Scientists plan to use swarm robots to explore life in Martian caves
according to wired magazine, a few days ago, scientists believe that using autonomous micro machine crowds like bees is the best strategy for exploring Martian caves and is expected to discover mysterious life in Martian caves
trace analysis of methane in the Martian atmosphere shows undiscovered activity - geological or biological signs lurking beneath the Martian surface. Aron kisdi, an engineer at the University of Southampton in the UK, said: "there is something interesting to scientists under the surface of Mars. We just need to find it."
a research report published in the Journal of Astronautics on March 3 pointed out that robot search is the best way to survey several new Martian caves recently discovered, which can maximize the search scope and minimize the search time. In 2007, NASA's Odyssey probe found seven large caves on the surface of Mars. Because of its size and depth, it was impossible for the probe to enter for exploration. At the same time, the resolution of Odyssey detector is not suitable for cave exploration, but only for smaller caves
the experimental space of the experimental machine is large.

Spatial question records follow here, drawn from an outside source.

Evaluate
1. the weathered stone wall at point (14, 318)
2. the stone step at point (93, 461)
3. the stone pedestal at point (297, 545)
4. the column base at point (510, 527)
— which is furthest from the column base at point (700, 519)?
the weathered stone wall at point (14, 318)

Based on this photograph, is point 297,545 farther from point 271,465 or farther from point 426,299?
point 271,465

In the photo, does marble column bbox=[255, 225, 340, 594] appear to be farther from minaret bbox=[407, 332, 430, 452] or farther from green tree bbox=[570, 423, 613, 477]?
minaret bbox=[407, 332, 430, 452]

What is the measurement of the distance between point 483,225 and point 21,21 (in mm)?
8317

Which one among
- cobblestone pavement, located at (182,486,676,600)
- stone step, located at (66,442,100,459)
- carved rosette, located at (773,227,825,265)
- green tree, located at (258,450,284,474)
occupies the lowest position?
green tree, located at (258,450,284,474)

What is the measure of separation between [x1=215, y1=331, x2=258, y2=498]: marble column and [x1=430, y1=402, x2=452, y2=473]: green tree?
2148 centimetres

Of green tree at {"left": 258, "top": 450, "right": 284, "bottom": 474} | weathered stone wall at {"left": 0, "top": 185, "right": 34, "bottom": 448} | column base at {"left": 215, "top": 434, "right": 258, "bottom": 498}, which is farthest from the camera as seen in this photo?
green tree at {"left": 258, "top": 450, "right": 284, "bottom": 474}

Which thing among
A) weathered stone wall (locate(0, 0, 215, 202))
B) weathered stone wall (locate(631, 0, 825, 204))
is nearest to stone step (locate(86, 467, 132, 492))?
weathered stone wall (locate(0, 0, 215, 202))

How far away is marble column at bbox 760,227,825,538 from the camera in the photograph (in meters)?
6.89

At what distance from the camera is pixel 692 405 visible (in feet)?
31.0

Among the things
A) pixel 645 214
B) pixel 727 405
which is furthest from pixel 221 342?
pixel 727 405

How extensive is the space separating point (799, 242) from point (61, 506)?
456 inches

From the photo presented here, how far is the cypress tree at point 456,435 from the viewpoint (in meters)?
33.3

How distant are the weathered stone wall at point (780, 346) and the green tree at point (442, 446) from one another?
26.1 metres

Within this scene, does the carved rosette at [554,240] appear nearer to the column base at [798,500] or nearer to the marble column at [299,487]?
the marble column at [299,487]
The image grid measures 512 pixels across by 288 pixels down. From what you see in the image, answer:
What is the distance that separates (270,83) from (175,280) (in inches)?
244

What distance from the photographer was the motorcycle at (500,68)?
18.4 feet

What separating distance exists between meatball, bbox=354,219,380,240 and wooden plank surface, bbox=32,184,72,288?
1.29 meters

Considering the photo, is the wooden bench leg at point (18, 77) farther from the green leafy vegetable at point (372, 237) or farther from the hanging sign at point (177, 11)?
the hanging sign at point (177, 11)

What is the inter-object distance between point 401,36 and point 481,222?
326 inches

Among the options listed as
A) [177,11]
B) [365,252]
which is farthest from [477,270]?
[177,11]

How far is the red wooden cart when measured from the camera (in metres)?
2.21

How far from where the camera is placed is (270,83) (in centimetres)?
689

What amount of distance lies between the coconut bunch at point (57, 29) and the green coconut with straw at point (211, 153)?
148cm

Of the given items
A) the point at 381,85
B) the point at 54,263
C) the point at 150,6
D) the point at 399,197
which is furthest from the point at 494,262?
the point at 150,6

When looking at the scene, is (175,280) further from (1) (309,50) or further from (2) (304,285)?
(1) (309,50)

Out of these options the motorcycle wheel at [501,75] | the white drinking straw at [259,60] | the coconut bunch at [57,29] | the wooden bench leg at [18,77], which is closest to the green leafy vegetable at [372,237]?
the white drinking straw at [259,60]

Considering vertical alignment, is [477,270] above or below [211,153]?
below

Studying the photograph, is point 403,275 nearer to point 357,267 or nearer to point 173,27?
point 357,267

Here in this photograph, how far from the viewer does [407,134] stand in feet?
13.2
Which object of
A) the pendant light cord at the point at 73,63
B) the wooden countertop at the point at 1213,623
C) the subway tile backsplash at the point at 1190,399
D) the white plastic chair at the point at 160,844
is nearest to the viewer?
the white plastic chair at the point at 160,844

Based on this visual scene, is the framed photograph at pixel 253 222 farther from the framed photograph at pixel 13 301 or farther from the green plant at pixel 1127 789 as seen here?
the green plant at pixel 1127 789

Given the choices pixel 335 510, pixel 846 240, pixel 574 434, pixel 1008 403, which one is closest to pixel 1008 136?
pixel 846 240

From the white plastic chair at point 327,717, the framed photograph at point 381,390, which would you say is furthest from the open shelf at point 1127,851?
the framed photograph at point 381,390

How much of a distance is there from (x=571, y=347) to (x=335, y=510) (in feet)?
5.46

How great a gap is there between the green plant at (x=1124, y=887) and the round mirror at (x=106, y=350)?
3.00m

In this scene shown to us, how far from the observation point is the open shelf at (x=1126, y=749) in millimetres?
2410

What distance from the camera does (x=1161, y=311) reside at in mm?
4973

kisdie said: "we have sent robots to survey Mars for many years, but we can only observe a small part of the Martian area." For this swarm robot search strategy, he plans to use a rolling and jumping robot - "jollbot". The Mars Lander can release a small robot to search for caves on the surface of Mars autonomously and at will. Its method is very similar to that of bees looking for hives
when the small robot finds the cave by feeling the temperature difference, it will return to the lander by a shortcut route and upload the coordinates and temperature of the cave wirelessly. Then, it detects the information fed back to the lander by other swarm robots, so as to determine whether to start a new exploration, or survey the caves that have been explored by other robots. If the robot can survey important information on site, it will upload it to the lander and start information processing
after several iterations, researchers have reached a consensus: either send a sufficient number of robots to find a better survey location and upload relevant information to the mission control center, or directly conduct in-depth survey of the established location. Kisdi said that this simple strategy allows the swarm robot to use the main power to move, rather than running programs, and the robot is cheap to manufacture. If the total investment of the project is about 500million yuan and a robot is lost, the search has not ended
David beaty, scientific administrator of the Mars program at NASA's Jet Propulsion Laboratory, said: "it is very difficult for robots to survey the surface of Mars. How to provide power for robots is very difficult. The surface of Mars is similar to the surface of the earth's mainland. Traveling from one cave to another will be hundreds of kilometers away."
Betty is not aware of any bee colony machine currently developed by NASA that focuses on the human search project in the key link of aerospace aluminum research and development, production and utilization, but he points out that if the robots in the KISTI search plan can run for a long time and move flexibly, then this plan is feasible. In kisdi's simulation, 50 swarm robots can cover a search area of 300 square meters in five days. Its search range can be expanded by adding more robots and longer search distance
kisdi said, "I plan to upgrade the hardware system of the robot in the next step. I will continue to strengthen the market of China's plastic machinery enterprises, and will continue to develop and maintain this survey strategy until Mars exploration is realized."